> _DOCUMENT EXTRACT_:
- - - -
Monday, August 31, 2009
-No rest for the weary. I think I can significantly lower my hundred mile PR at Oil Creek in October. After spending so much time over the past few years worrying about Hardrock and Leadville, it was almost comical looking at the course profile for OC. Really looking forward to that race, we'll see what happens when I switch from PBR to Yuengling and Iron City.
-I've told anyone who would listen that once I completed the Hardrock/Leadville double I would attempt the Rocky Mountain Slam. So 2010 has the makings of an epic year: a PR attempt at Boston followed by Bighorn, Hardrock, Leadville, and the Bear. All depends on whether or not I get into Hardrock again, I have a nagging suspicion that I'm due to flunk the lottery one of these years...
-Speaking of epic years, I just took down the "to-do" list from my office wall. Austin marathon. Salida marathon. Grand Canyon R2R2R. Desert RATS. Collegiate Peaks. Jemez Mountain. Hardrock. Pikes Peak. Leadville. What a great year it's been!
-Hardrock is obviously the harder course, with at least nine climbs worse than Hope Pass. But it doesn't hurt nearly as bad as Leadville.
-Love this quote over here. "F.A.A. rules state that a pilot flying above 10,000’ for longer than thirty minutes needs to be on supplemental oxygen. At the Leadville Trail 100 Mile Run, I’d be well above 10,000’. For thirty hours. Running."
-Glad to see minimal whining about the course change. My heart really goes out to those people affected by the helicopter crash.
Weighed in at Winfield, ten pounds down. It was hot, but I didn’t feel like I had lost that much weight (there has been recent discussion on the e-mail list over whether that scale was off…). Was still unable to eat any solid food here, so it was more ensure, a can of coke, and a few swigs of Pabst.
Picked up Mike Safari here to pace me for a bit. A future Leadville finisher, Mike wanted to see what the big deal about Hope Pass was. We left the aid station and made real good time along the road. Soon enough we were on our way up the steep side of Hope Pass. I wasn’t feeling the greatest so again I picked a pace that allowed me to stay slow but steady up the mountain.
Saw a bunch of friends on this part of the course, all making their way down Hope Pass. Also saw a bunch of people I didn’t know cheer for PBR as I passed, it was awesome!
Got passed by a few folks on the way up but I kept at it and soon enough Mike and I were at the top. I point out Leadville to him in the distance. Holy hell did I still have a long way to run!
Shortly after the Hopeless aid station I stopped to drop my first deuce of the day. A monumental occasion, I was hoping this would clear up my stomach. Once again, I didn’t think my stomach was ruining my chances of getting a finish, but I could definitely tell my pace was suffering from not being able to take some solid grub in.
Good run the rest of the way down Hope. Had Mike hold my water belt as I crossed the river so I could take a nice dip all the way in. We headed across the grass field and soon saw Katie and Nacheaux. They had made some awesome signs and had a cold beer waiting. What a great crew I had!
In and out of Twin Lakes fairly quickly. I’m out at 5:43PM, a scathing two minutes ahead of schedule. Stomach was still giving me some issues. This section was where I began to fall apart last year and I wanted to get through it as quickly as possible.
- - - -
> _COLLECTED MATERIAL_:
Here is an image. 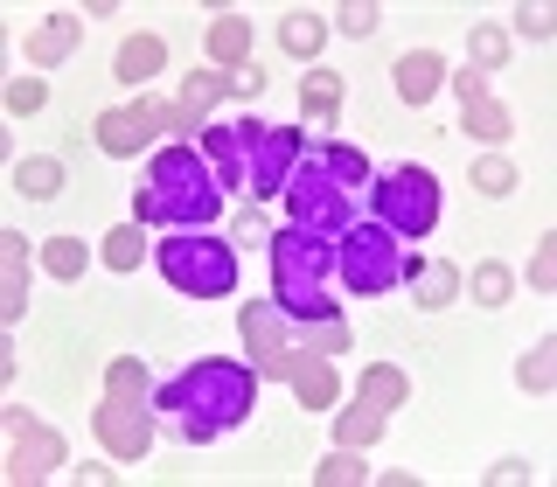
- - - -
In the running blog post, what time did the writer leave the Twin Lakes aid station?

> _RESPONSE TO THIS TASK_: 5:43 PM, two minutes ahead of schedule.